AI sycophancy: The downside of a digital yes-man

Axios11 hours ago
The overly agreeable nature of most artificial intelligence chatbots can be irritating — but it poses more serious problems, too, experts warn.
Why it matters: Sycophancy, the tendency of AI models to adjust their responses to align with users' views, can make ChatGPT and its ilk prioritize flattery over accuracy.
Driving the news: In April, OpenAI rolled back a ChatGPT update after users reportedthe bot was overly flattering and agreeable — or, as CEO Sam Altman put it on X, "It glazes too much."
Users reported a raft of unctuous, over-the-top compliments from ChatGPT, which began telling people how smart and wonderful they were.
On Reddit, posters compared notes on how the bot seemed to cheer on users who said they'd stopped taking their medications with answers like "I am so proud of you. And—I honor your journey."
OpenAI quickly rolled back the updates it blamed for the behavior. In a May post, its researchers admitted that such people-pleasing behavior can pose concerns for users' mental health.
In a Q&A on Reddit, OpenAI's head of model behavior said the company is thinking about ways to evaluate sycophancy in a more "'objective' and scalable way."
Context: A study by Anthropic researchers on how human feedback can encourage sycophantic behavior showed that AI assistants will sometimes modify accurate answers when questioned by the user — and ultimately give an inaccurate response.
Chatbots also tended to admit a mistake even when they hadn't made one.
Zoom in: Large language models, which are trained on massive sets of data, are built to generate smooth, comprehensible text, Caleb Sponheim, an experience specialist at Nielsen Norman Group, told Axios. But there's "no step in the training of an AI model that does fact-checking."
"These tools inherently don't prioritize factuality because that's not how the mathematical architecture works," he said.
Sponheim notes that language models are often trained to deliver responses that are highly rated by humans.

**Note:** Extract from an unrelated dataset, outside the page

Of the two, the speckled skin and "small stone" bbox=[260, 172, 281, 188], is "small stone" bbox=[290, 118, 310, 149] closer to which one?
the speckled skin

That positive feedback is like a "reward."
"There is no limit to the lengths that a model will go to maximize the rewards that are provided to it," he said. "It is up to us to decide what those rewards are and when to stop it in its pursuit of those rewards."
Yes, but: AI makers are responding to consumer demand, notes Julia Freeland Fisher, thedirector of education research at the Clayton Christensen Institute.

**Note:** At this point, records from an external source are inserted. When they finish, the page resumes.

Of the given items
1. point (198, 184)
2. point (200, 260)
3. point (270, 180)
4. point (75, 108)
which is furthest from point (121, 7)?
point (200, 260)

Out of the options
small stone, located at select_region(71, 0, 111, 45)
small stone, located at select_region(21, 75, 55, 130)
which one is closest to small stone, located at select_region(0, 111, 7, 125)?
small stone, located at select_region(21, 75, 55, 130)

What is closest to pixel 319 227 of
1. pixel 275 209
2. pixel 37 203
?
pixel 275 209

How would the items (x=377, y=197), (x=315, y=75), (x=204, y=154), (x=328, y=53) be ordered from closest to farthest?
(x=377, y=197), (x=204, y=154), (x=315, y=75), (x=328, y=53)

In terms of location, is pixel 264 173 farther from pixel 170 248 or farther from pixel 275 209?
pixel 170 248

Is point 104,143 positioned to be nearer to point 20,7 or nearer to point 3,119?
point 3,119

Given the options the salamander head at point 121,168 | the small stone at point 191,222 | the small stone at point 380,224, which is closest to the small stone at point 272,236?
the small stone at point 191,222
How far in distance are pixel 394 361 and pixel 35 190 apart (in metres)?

In a world where people are at constant risk of being judged online, it's "no surprise that there's demand for flattery or even just ... a modicum of psychological safety with a bot," she noted.

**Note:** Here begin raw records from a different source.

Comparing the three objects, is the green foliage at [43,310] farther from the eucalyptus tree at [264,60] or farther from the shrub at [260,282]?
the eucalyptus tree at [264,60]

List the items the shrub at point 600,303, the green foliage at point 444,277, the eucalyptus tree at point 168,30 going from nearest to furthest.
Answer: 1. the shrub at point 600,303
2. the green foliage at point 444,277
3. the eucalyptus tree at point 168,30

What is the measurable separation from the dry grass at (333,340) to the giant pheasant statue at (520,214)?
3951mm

She emphasized that AI's anthropomorphism — the assumption of human qualities by an inhuman entity — poses a catch-22, one that OpenAI noted in its GPT-4o scorecard.
"The more personal AI is, the more engaging the user experience is, but the greater the risk of over-reliance and emotional connection," she said.
Luc LaFreniere, an assistant professor of psychology at Skidmore College, told Axios that sycophantic behavior can shatter users' perception of a chatbot's "empathy."
"Anything that it does to show, 'Hey, I'm a robot, I'm not a person,' it breaks that perception, and it also then breaks the ability for people to benefit from empathy," he said.
A report from Filtered.com co-founder Marc Zao-Sanders published in Harvard Business Review found that therapy and companionship is the top use case for generative AI in 2025.
Between the lines: "Just like social media can become an echo chamber for us, AI ... can become an echo chamber," LaFreniere said.
Reinforcing users' preconceived beliefs when they may be mistaken can be generally problematic — but for patients or users in crisis seeking validation for harmful behaviors, it can be dangerous.
The bottom line: Frictionless interaction could give users unrealistic expectations of human relationships, LaFreniere said.
"AI is a tool that is designed to meet the needs expressed by the user," he added. "Humans are not tools to meet the needs of users."
What's next: As the AI industry shifts toward multimodal and voice interactions, emotional experiences are inescapable, said Alan Cowen, the founder and CEO of Hume AI, whose mission is to build empathy into AI.